違約金はなぜ10~20%が相場なのか?その背景を解説
しかし、違約金はなぜ10~20%が相場なのでしょうか?違約金は上限を設けることで規制をしている部分があります。不動産契約売買では、違約金の上限を売買代金の20%にして規制しているのです。20%を超えた部分に対しては無効扱いになります。
そもそも違約金自体が契約違反を防ぐためなので、防止につながる水準にするべきと考えられています。あまりに高額な違約金では、公序良俗違反になってしまい、結果的に無効になる可能性もあるのです。

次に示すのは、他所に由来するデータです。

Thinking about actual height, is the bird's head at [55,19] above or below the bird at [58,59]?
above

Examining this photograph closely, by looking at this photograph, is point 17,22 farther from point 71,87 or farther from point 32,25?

不動産売買で違約金が発生するケース・発生しないケース
不動産売買において、違約金が発生するケースとそうでないケースが存在します。ここでは、それぞれのケースについて解説します。
違約金が発生するケース
不動産売買において、違約金が発生するのは、売買契約や媒介契約に違反した場合です。特に、専属専任媒介契約や専任媒介契約では、他の不動産会社に物件の売却を依頼することが契約違反となり、違約金の対象になります。
また、売主が自己都合で契約を途中で解除した場合も違約金が発生することがあります。例えば、売買契約の締結後に一方的な理由で契約を破棄したり、媒介契約の期間中に契約違反があったりした場合などが該当します。
このように、契約違反や自己都合での契約解除は、違約金が発生する代表的なケースです。契約内容をしっかり確認し、慎重に対応するようにしましょう。
違約金が発生しないケース
不動産売買における自己都合の契約解除であっても、違約金が発生しないケースも存在します。それは、売主にも予測や対応ができない事態が起こった場合などです。
台風や地震、水害などの災害などはその一例です。この場合は、契約解除の原因が売主にはないと認められるため違約金が発生しません。
また、相互の合意によって契約が解除された場合も違約金は発生しません。稀な事例ではありますが、裁判によって違約金が免除されるといったケースもあります。
不動産売買の契約を解除するには?
次に、不動産売買契約の解除の仕方について解説します。
手付金を放棄する
不動産売買契約を締結する際には、一般的に手付金を不動産会社に支払います。手付の金額は、不動産売買代金の5~10%程度です。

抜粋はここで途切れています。